Conversational chat with user-specific context
Responses that depend on current time or real-time data
Highly personalized recommendations
Any prompt where temperature > 0 is intentional

The cache key problem

The hardest part of LLM caching is the key. Two prompts that produce identical useful outputs may look completely different as strings:

“Summarize this article” vs “Give me a summary of this article”
“What is React?” vs “Can you explain what React is?”

Exact string matching only works when prompts are programmatically generated and stable. For user-generated prompts, you need semantic similarity.

Exact match caching

For programmatic prompts, normalize the input before hashing:

import crypto from "crypto";

function makeCacheKey(model, messages, temperature) {
  const normalized = JSON.stringify({
    model,
    messages: messages.map(m => ({ role: m.role, content: m.content.trim() })),
    temperature: temperature ?? 1.0
  });
  return crypto.createHash("sha256").update(normalized).digest("hex");
}

async function cachedCompletion(params) {
  const key = makeCacheKey(params.model, params.messages, params.temperature);
  const cached = await redis.get(key);
  if (cached) return JSON.parse(cached);

  const response = await client.chat.completions.create(params);
  await redis.setex(key, 3600, JSON.stringify(response)); // 1h TTL
  return response;
}

Semantic caching

For user queries, embed the query and find cached responses whose embeddings are close enough:

async function semanticCachedCompletion(userQuery, systemPrompt) {
  const queryEmbedding = await embed(userQuery);

  // Search vector store for similar past queries
  const similar = await vectorStore.search(queryEmbedding, { threshold: 0.95, limit: 1 });

  if (similar.length > 0) {
    return similar[0].cachedResponse;
  }

  const response = await client.chat.completions.create({
    model: "gpt-4o",
    messages: [
      { role: "system", content: systemPrompt },
      { role: "user", content: userQuery }
    ]
  });

  // Store for future lookups
  await vectorStore.insert({
    embedding: queryEmbedding,
    query: userQuery,
    cachedResponse: response.choices[0].message.content
  });

  return response.choices[0].message.content;
}

A cosine similarity threshold of 0.95 is conservative. At 0.90 you’ll get more cache hits but risk serving slightly mismatched responses.

Provider-side prompt caching

OpenAI and Anthropic both offer prompt caching at the API level. When a large system prompt (>1024 tokens for Anthropic, >128 tokens for OpenAI) is sent repeatedly, the provider caches the KV state and charges less for cached tokens.

This is different from response caching. It speeds up generation and reduces cost even when the response itself is unique.

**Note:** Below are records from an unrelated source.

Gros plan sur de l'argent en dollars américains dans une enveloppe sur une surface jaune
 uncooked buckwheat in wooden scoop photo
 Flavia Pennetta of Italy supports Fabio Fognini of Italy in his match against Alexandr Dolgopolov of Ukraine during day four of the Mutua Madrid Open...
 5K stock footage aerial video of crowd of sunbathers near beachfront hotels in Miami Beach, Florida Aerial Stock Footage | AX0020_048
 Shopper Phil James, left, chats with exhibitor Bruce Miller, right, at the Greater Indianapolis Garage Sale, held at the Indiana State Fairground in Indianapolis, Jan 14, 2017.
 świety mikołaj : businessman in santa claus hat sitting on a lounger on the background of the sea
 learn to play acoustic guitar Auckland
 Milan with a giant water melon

To use Anthropic prompt caching:

const response = await anthropic.messages.create({
  model: "claude-3-5-sonnet-20241022",
  max_tokens: 1024,
  system: [
    {
      type: "text",
      text: veryLongSystemPrompt, // thousands of tokens
      cache_control: { type: "ephemeral" }
    }
  ],
  messages: [{ role: "user", content: userMessage }]
});

Cached prompt tokens cost 10% of normal input token price. For a system prompt that is 10k tokens and sent 1000 times a day, this is meaningful savings.

TTL strategy

How long to cache depends on how often the “right” answer changes:

Product info that changes quarterly: TTL of days to weeks
News summaries: TTL of hours
API documentation explanations: TTL of weeks
Responses that depend on user state: do not cache at application level

Cache invalidation for LLM responses is the same problem as everywhere else. If the underlying data changes (a product description is updated), you need a way to invalidate the cached LLM response. A common pattern: namespace cache keys with a version or hash of the source data.

When caching backfires

Serving a cached response when the user’s context changed is worse than no cache. A user who asks “is this package compatible with Node 18?” in December and gets a cached response from March may get wrong information.

Temperature > 0 means the model is intentionally non-deterministic. Caching defeats that intentionality. If creative variation is part of the value, do not cache.

Monitor cache hit rate and response quality separately. A 70% hit rate is great; a 70% hit rate where 10% of cached responses are wrong is a bug.